La scène est sa meilleure amie. Mais cela fait bien longtemps que ces deux êtres chers ne se sont plus retrouvés. Marion Stenton, comme tant d’autres artistes souffrent depuis plus d’un an. Aujourd’hui, c’est au Théâtre National de Strasbourg, que cette jeune dramaturge a décidé de militer, aux côtés de ses collègues et amis étudiants.
C’est le coeur lourd que Marion, 25 ans, voit son univers s’effondrer. Après être passée par Hypokhâgne, Khâgne et l’École normale supérieure de Paris, c’est en 2019 qu’elle pousse les portes du Théâtre National de Strasbourg. « L’art ça vient de toujours », déclare-t-elle spontanément. Derrière sa frange, la jeune dramaturge souligne que le choix d’être artiste est un parcours très long, semé de sacrifices en tous genres. Elle débute le théâtre très jeune et sait d’emblée que ce sera ça et rien d’autre. Admirative du TNS et des artistes qui y jouent, c’est tout naturellement qu’elle tente le concours du « groupe 46 » (la nouvelle promo) et y pose ses valises, une fois admise. Actuellement, l’étudiante du TNS travaille en tant que dramaturge, une position sans cesse définie en fonction du spectacle. « Malgré tout, le milieu de la culture est menacé depuis un bon bout de temps. On parle souvent des années dorées de la culture mais on sait bien qu’en ce moment tout se dégrade », souligne-t-elle, la gorge nouée.
Un réel militantisme
Les étudiants de l’École supérieure d’art dramatique occupent jour et nuit le Théâtre National de Strasbourg, depuis le 9 mars. Ils veulent la réouverture des lieux de culture et la prolongation de « l’année blanche ». Cette année blanche consiste en l’indemnisation de l’ensemble des intermittents jusqu’au 31 août 2021 pour l’instant. Tout cela sonne comme une évidence pour Marion, qui n’a pas hésité à s’engager pour ce mouvement ; « On n’a jamais voulu diminuer la gravité de la pandémie, on s’est adaptés aux conditions mais aujourd’hui ce n’est plus tenable », justifie l’étudiante en dramaturgie. « On n’est pas en train d’occuper les théâtres pour revendiquer le jeu ou de pouvoir ‘jouer’ mais pour dire qu’on veut tra-vai-ller », appuie-t-elle. Inquiétée par la situation, Marion se veut réaliste et sait pertinemment qu’elle arrivera sur un marché du travail complètement embouteillé pour les actrices.

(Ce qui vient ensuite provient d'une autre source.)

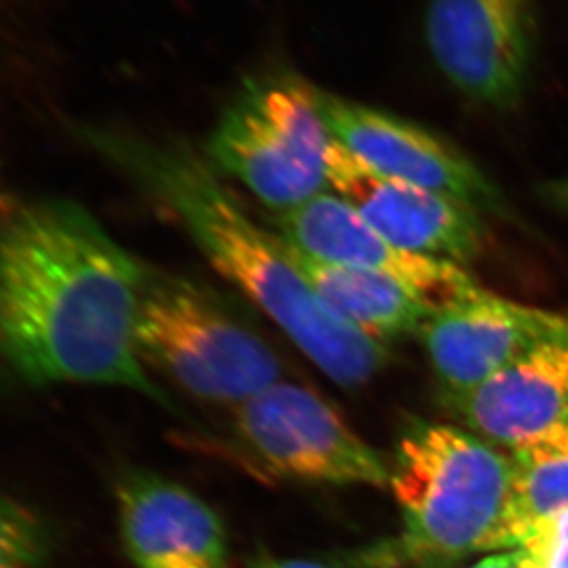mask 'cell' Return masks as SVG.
Listing matches in <instances>:
<instances>
[{
  "label": "cell",
  "instance_id": "ac0fdd59",
  "mask_svg": "<svg viewBox=\"0 0 568 568\" xmlns=\"http://www.w3.org/2000/svg\"><path fill=\"white\" fill-rule=\"evenodd\" d=\"M515 453L534 454V456H558V458H568V423L550 432L547 436L537 439V442L526 445V447L515 450Z\"/></svg>",
  "mask_w": 568,
  "mask_h": 568
},
{
  "label": "cell",
  "instance_id": "3957f363",
  "mask_svg": "<svg viewBox=\"0 0 568 568\" xmlns=\"http://www.w3.org/2000/svg\"><path fill=\"white\" fill-rule=\"evenodd\" d=\"M389 487L403 511V545L417 561L514 550V454L473 432L417 423L400 436Z\"/></svg>",
  "mask_w": 568,
  "mask_h": 568
},
{
  "label": "cell",
  "instance_id": "8fae6325",
  "mask_svg": "<svg viewBox=\"0 0 568 568\" xmlns=\"http://www.w3.org/2000/svg\"><path fill=\"white\" fill-rule=\"evenodd\" d=\"M568 333V316L478 288L432 312L423 345L443 397L469 394L547 339Z\"/></svg>",
  "mask_w": 568,
  "mask_h": 568
},
{
  "label": "cell",
  "instance_id": "5b68a950",
  "mask_svg": "<svg viewBox=\"0 0 568 568\" xmlns=\"http://www.w3.org/2000/svg\"><path fill=\"white\" fill-rule=\"evenodd\" d=\"M142 362L197 399L239 406L280 383V358L252 328L186 281L148 275L138 325Z\"/></svg>",
  "mask_w": 568,
  "mask_h": 568
},
{
  "label": "cell",
  "instance_id": "ba28073f",
  "mask_svg": "<svg viewBox=\"0 0 568 568\" xmlns=\"http://www.w3.org/2000/svg\"><path fill=\"white\" fill-rule=\"evenodd\" d=\"M328 132L378 174L453 197L480 213H503L497 186L458 148L416 122L316 88Z\"/></svg>",
  "mask_w": 568,
  "mask_h": 568
},
{
  "label": "cell",
  "instance_id": "ffe728a7",
  "mask_svg": "<svg viewBox=\"0 0 568 568\" xmlns=\"http://www.w3.org/2000/svg\"><path fill=\"white\" fill-rule=\"evenodd\" d=\"M545 194H547L548 200H550L554 205H558L559 209L568 211V175H565L561 180L548 183L547 189H545Z\"/></svg>",
  "mask_w": 568,
  "mask_h": 568
},
{
  "label": "cell",
  "instance_id": "9c48e42d",
  "mask_svg": "<svg viewBox=\"0 0 568 568\" xmlns=\"http://www.w3.org/2000/svg\"><path fill=\"white\" fill-rule=\"evenodd\" d=\"M275 227L295 252L397 281L430 311L453 305L480 288L464 266L389 242L338 194L322 192L300 207L277 214Z\"/></svg>",
  "mask_w": 568,
  "mask_h": 568
},
{
  "label": "cell",
  "instance_id": "e0dca14e",
  "mask_svg": "<svg viewBox=\"0 0 568 568\" xmlns=\"http://www.w3.org/2000/svg\"><path fill=\"white\" fill-rule=\"evenodd\" d=\"M519 548L531 568H568V508L539 520Z\"/></svg>",
  "mask_w": 568,
  "mask_h": 568
},
{
  "label": "cell",
  "instance_id": "30bf717a",
  "mask_svg": "<svg viewBox=\"0 0 568 568\" xmlns=\"http://www.w3.org/2000/svg\"><path fill=\"white\" fill-rule=\"evenodd\" d=\"M328 186L367 224L403 250L448 263H473L487 244L480 211L465 203L378 174L334 139Z\"/></svg>",
  "mask_w": 568,
  "mask_h": 568
},
{
  "label": "cell",
  "instance_id": "5bb4252c",
  "mask_svg": "<svg viewBox=\"0 0 568 568\" xmlns=\"http://www.w3.org/2000/svg\"><path fill=\"white\" fill-rule=\"evenodd\" d=\"M286 250L320 300L336 316L378 344L386 345L394 339L419 334L434 312L410 290L389 277L322 263L290 246Z\"/></svg>",
  "mask_w": 568,
  "mask_h": 568
},
{
  "label": "cell",
  "instance_id": "277c9868",
  "mask_svg": "<svg viewBox=\"0 0 568 568\" xmlns=\"http://www.w3.org/2000/svg\"><path fill=\"white\" fill-rule=\"evenodd\" d=\"M333 144L316 88L290 72H266L246 80L225 108L207 161L283 214L327 192Z\"/></svg>",
  "mask_w": 568,
  "mask_h": 568
},
{
  "label": "cell",
  "instance_id": "4fadbf2b",
  "mask_svg": "<svg viewBox=\"0 0 568 568\" xmlns=\"http://www.w3.org/2000/svg\"><path fill=\"white\" fill-rule=\"evenodd\" d=\"M465 430L511 453L568 423V333L519 356L469 394L443 397Z\"/></svg>",
  "mask_w": 568,
  "mask_h": 568
},
{
  "label": "cell",
  "instance_id": "8992f818",
  "mask_svg": "<svg viewBox=\"0 0 568 568\" xmlns=\"http://www.w3.org/2000/svg\"><path fill=\"white\" fill-rule=\"evenodd\" d=\"M242 445L272 475L327 486H389V465L327 400L277 383L235 408Z\"/></svg>",
  "mask_w": 568,
  "mask_h": 568
},
{
  "label": "cell",
  "instance_id": "7a4b0ae2",
  "mask_svg": "<svg viewBox=\"0 0 568 568\" xmlns=\"http://www.w3.org/2000/svg\"><path fill=\"white\" fill-rule=\"evenodd\" d=\"M85 138L158 197L213 268L253 301L331 381L356 388L386 366V347L320 300L281 236L244 213L209 161L181 144L100 130H91Z\"/></svg>",
  "mask_w": 568,
  "mask_h": 568
},
{
  "label": "cell",
  "instance_id": "9a60e30c",
  "mask_svg": "<svg viewBox=\"0 0 568 568\" xmlns=\"http://www.w3.org/2000/svg\"><path fill=\"white\" fill-rule=\"evenodd\" d=\"M511 454L515 491L509 537L511 547L519 548L539 520L568 508V458Z\"/></svg>",
  "mask_w": 568,
  "mask_h": 568
},
{
  "label": "cell",
  "instance_id": "44dd1931",
  "mask_svg": "<svg viewBox=\"0 0 568 568\" xmlns=\"http://www.w3.org/2000/svg\"><path fill=\"white\" fill-rule=\"evenodd\" d=\"M253 568H328L322 564H312L303 559H264Z\"/></svg>",
  "mask_w": 568,
  "mask_h": 568
},
{
  "label": "cell",
  "instance_id": "d6986e66",
  "mask_svg": "<svg viewBox=\"0 0 568 568\" xmlns=\"http://www.w3.org/2000/svg\"><path fill=\"white\" fill-rule=\"evenodd\" d=\"M470 568H531L530 559L525 548H514L509 552L497 554L491 558H486L480 564Z\"/></svg>",
  "mask_w": 568,
  "mask_h": 568
},
{
  "label": "cell",
  "instance_id": "7c38bea8",
  "mask_svg": "<svg viewBox=\"0 0 568 568\" xmlns=\"http://www.w3.org/2000/svg\"><path fill=\"white\" fill-rule=\"evenodd\" d=\"M115 500L135 568H227L224 525L191 489L152 470L122 469Z\"/></svg>",
  "mask_w": 568,
  "mask_h": 568
},
{
  "label": "cell",
  "instance_id": "52a82bcc",
  "mask_svg": "<svg viewBox=\"0 0 568 568\" xmlns=\"http://www.w3.org/2000/svg\"><path fill=\"white\" fill-rule=\"evenodd\" d=\"M425 38L434 63L465 99L514 108L530 80L534 0H428Z\"/></svg>",
  "mask_w": 568,
  "mask_h": 568
},
{
  "label": "cell",
  "instance_id": "2e32d148",
  "mask_svg": "<svg viewBox=\"0 0 568 568\" xmlns=\"http://www.w3.org/2000/svg\"><path fill=\"white\" fill-rule=\"evenodd\" d=\"M54 536L43 515L0 493V568H44Z\"/></svg>",
  "mask_w": 568,
  "mask_h": 568
},
{
  "label": "cell",
  "instance_id": "6da1fadb",
  "mask_svg": "<svg viewBox=\"0 0 568 568\" xmlns=\"http://www.w3.org/2000/svg\"><path fill=\"white\" fill-rule=\"evenodd\" d=\"M148 275L77 203L0 197V378L115 386L170 405L139 353Z\"/></svg>",
  "mask_w": 568,
  "mask_h": 568
}]
</instances>
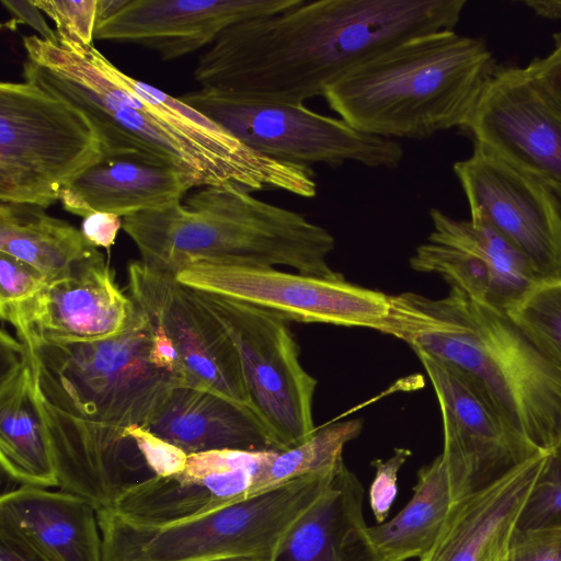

Une inquiétude quant à la vie humaine
« Qu’est-ce que nous, on peut faire de plus encore alors qu’on s’est toujours adaptés ? », telle est la question qui tourmente Marion depuis des semaines. La sensation de s’habituer aux choses actuelles, sans voir le bout du tunnel lui fait peur. « Quand j’entends des gens me dire qu’il ne faut pas s’inquiéter, moi je ne crois pas du tout à ça. Avoir du courage et de l’espoir ça ne suffit pas toujours », dit-elle, émue. Elle souhaite qu’on arrête de mettre en balance la vie des gens sur des « peut-être ». « On est dans une société où des gens ont décidé de prendre des postes à la direction d’un pays et une de leurs responsabilités est de laisser les gens travailler », soutient-elle. Pour l’étudiante, devoir plaider sa cause comme si elle était coupable est injustifiable. « Va-t-on vraiment accepter de vivre dans une société où on ne se rencontre plus, où on ne se parle plus, où on arrête de penser ? Moi je trouve ça dangereux », conclut la jeune artiste.